Is MouseMove over a control the best way? Should I instead use co-ordinates?
Most importantly (in terms of me having to do as little work as possible) is there some way to do this so that I do not have to have a MouseMove event on every single control? I have a good few hundred or so controls, each with their own identifier (well, not yet, but they will if this is the only way to do it). Maybe when the form loads I could load ALL the possible status lines so they're ready for whenever the control is moused over. But then, maybe the loading time is negligible?

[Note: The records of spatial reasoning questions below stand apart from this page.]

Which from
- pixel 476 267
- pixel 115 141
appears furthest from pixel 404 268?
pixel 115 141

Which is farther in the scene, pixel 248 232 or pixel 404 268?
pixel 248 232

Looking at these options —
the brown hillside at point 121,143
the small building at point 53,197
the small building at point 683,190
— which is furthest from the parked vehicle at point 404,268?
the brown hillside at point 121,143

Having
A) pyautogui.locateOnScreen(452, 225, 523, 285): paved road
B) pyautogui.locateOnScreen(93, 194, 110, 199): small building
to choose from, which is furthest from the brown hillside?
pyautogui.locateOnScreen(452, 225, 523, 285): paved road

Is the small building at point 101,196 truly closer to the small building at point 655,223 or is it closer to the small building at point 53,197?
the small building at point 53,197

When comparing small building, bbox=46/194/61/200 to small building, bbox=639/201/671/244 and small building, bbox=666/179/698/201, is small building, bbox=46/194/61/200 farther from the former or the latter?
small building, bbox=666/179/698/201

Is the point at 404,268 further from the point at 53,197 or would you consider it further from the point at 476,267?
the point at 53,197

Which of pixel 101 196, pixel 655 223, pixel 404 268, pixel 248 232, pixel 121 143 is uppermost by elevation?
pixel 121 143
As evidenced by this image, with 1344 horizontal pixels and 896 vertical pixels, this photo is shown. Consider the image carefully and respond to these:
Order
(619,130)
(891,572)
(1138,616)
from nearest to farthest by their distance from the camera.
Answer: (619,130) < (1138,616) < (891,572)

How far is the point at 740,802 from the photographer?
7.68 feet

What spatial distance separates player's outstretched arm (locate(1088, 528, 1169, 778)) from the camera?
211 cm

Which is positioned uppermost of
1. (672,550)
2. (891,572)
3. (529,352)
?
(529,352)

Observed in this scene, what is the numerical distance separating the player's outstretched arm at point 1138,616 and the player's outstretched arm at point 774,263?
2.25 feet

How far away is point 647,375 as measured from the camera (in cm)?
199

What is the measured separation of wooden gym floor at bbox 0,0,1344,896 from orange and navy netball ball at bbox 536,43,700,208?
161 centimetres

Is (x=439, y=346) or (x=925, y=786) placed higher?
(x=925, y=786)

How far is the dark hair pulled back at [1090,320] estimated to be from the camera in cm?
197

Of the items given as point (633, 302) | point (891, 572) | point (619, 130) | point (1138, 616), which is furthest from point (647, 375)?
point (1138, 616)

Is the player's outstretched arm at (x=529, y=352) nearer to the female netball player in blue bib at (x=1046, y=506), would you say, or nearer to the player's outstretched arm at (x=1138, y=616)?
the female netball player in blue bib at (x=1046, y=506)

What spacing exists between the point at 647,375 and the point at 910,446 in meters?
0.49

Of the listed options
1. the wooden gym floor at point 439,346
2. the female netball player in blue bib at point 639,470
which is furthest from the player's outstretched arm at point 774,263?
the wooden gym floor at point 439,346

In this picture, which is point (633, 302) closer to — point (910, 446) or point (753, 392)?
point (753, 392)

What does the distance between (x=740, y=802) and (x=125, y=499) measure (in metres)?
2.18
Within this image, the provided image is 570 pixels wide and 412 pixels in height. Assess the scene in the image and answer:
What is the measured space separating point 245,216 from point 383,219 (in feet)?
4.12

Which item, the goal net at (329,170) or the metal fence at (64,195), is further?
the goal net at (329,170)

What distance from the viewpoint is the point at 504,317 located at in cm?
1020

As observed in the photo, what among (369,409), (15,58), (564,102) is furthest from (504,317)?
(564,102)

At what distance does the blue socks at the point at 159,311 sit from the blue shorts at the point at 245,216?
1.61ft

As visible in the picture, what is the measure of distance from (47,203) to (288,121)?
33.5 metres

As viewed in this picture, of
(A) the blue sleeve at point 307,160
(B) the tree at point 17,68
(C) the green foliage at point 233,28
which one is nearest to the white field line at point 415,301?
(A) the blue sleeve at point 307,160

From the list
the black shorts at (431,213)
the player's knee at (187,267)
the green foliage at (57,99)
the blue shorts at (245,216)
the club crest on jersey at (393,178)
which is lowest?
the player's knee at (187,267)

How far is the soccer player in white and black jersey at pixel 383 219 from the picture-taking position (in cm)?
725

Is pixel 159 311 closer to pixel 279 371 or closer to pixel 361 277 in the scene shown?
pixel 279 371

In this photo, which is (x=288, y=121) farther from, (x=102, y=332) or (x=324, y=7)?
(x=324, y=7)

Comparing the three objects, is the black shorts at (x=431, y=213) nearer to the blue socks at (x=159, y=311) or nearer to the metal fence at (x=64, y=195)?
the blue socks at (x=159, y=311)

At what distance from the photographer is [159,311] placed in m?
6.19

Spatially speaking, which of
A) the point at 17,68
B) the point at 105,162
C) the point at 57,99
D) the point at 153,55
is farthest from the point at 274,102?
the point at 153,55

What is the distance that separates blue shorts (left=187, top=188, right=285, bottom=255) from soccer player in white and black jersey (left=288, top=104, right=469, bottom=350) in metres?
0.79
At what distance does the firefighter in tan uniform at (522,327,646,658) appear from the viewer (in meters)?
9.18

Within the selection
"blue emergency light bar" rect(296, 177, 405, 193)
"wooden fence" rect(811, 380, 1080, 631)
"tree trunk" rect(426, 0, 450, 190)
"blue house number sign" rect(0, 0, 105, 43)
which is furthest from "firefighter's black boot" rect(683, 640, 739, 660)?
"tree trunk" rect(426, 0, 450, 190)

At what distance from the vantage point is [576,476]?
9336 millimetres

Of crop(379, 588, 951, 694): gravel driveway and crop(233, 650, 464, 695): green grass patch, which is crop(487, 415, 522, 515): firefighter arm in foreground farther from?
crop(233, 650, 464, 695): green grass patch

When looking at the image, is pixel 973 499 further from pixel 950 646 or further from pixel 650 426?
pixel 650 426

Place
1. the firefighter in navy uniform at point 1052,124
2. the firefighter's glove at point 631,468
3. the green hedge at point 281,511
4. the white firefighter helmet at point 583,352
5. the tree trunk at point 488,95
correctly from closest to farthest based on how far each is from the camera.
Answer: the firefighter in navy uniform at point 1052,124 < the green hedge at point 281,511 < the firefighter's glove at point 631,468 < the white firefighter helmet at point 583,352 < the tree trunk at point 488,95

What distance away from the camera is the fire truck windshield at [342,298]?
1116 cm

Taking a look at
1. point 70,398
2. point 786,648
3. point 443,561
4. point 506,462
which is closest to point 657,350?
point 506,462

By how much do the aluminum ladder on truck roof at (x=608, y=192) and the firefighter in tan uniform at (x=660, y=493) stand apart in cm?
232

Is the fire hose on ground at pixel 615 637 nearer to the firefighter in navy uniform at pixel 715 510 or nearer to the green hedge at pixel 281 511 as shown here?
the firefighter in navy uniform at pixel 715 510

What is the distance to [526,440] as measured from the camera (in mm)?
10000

Appreciate any ideas or thoughts - especially if VBA already has a whole range of functions to do this already and I'm just trying to reinvent the wheel. I can't use the application status bar, because the user rarely sees the application itself.
Thanks!
EDIT:
It is for both data entry, clicking around and a bit of document generation.
It is a controlled environment so macro security issues aren't a big concern for me - and if something goes wrong it's someone else's fault or problem :)
Is this data entry app or do they just click stuff? Because often the field with focus is different to the item the mouse is hovering over, this can cause a lot of confusion.
Constantly reading from a file is a huge waste of time and resources - it is much better to load them only once into an array or collection when the form is loaded.
On MouseMouse event is better than coordinates because you can move things around without worrying. It's a lot of code but you should be able to generate most of that if you have a list of control names because the code should be identical.
ie
Sub Control_MouseMove()
DisplayStatus(Control)
End sub
I would consider the StatusText property and ControlTipText property of controls for this kind of help.
StatusText
This example sets the status bar help text for the form field named "Age."
With ActiveDocument.FormFields("Age")
.OwnStatus = True
.StatusText = "Type your current age."
End With
ControlTipText
This can be assigned from the property sheet for the control.
Private Sub UserForm_Initialize()
MultiPage1.Page1.ControlTipText = "Here in page 1"
MultiPage1.Page2.ControlTipText = "Now in page 2"
CommandButton1.ControlTipText = "And now here's"
CommandButton2.ControlTipText = "a tip from"
CommandButton3.ControlTipText = "your controls!"